→ INFORMATION PROVIDED
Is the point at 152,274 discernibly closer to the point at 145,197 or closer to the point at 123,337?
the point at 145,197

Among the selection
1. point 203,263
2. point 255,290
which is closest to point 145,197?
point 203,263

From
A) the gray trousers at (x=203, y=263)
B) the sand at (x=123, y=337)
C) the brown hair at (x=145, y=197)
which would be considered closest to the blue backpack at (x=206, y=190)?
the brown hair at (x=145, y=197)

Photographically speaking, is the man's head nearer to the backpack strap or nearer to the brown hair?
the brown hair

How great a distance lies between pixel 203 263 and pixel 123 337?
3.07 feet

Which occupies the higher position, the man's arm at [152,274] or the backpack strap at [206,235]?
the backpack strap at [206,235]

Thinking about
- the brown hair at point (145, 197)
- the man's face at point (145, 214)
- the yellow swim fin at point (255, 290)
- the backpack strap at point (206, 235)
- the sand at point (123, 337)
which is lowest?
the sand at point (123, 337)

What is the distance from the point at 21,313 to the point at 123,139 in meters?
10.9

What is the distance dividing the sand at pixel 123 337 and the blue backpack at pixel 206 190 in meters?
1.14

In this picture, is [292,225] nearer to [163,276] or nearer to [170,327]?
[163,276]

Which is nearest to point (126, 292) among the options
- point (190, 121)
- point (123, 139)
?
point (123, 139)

→ WRITTEN TASK
Retype every line of the items above word for word, keeping the original line breaks, and don't answer any of them.

→ FINAL RESULT
Is the point at 152,274 discernibly closer to the point at 145,197 or closer to the point at 123,337?
the point at 145,197

Among the selection
1. point 203,263
2. point 255,290
which is closest to point 145,197?
point 203,263

From
A) the gray trousers at (x=203, y=263)
B) the sand at (x=123, y=337)
C) the brown hair at (x=145, y=197)
which would be considered closest to the blue backpack at (x=206, y=190)?
the brown hair at (x=145, y=197)

Photographically speaking, is the man's head nearer to the backpack strap or nearer to the brown hair?
the brown hair

How great a distance lies between pixel 203 263 and pixel 123 337?
3.07 feet

Which occupies the higher position, the man's arm at [152,274] or the backpack strap at [206,235]?
the backpack strap at [206,235]

Thinking about
- the brown hair at point (145, 197)
- the man's face at point (145, 214)
- the yellow swim fin at point (255, 290)
- the backpack strap at point (206, 235)
- the sand at point (123, 337)
which is lowest?
the sand at point (123, 337)

What is the distance from the point at 21,313 to the point at 123,139 in meters?
10.9

What is the distance dividing the sand at pixel 123 337 and the blue backpack at pixel 206 190 in meters?
1.14

In this picture, is [292,225] nearer to [163,276] or nearer to [170,327]?
[163,276]

Which is nearest to point (126, 292) among the options
- point (190, 121)
- point (123, 139)
?
point (123, 139)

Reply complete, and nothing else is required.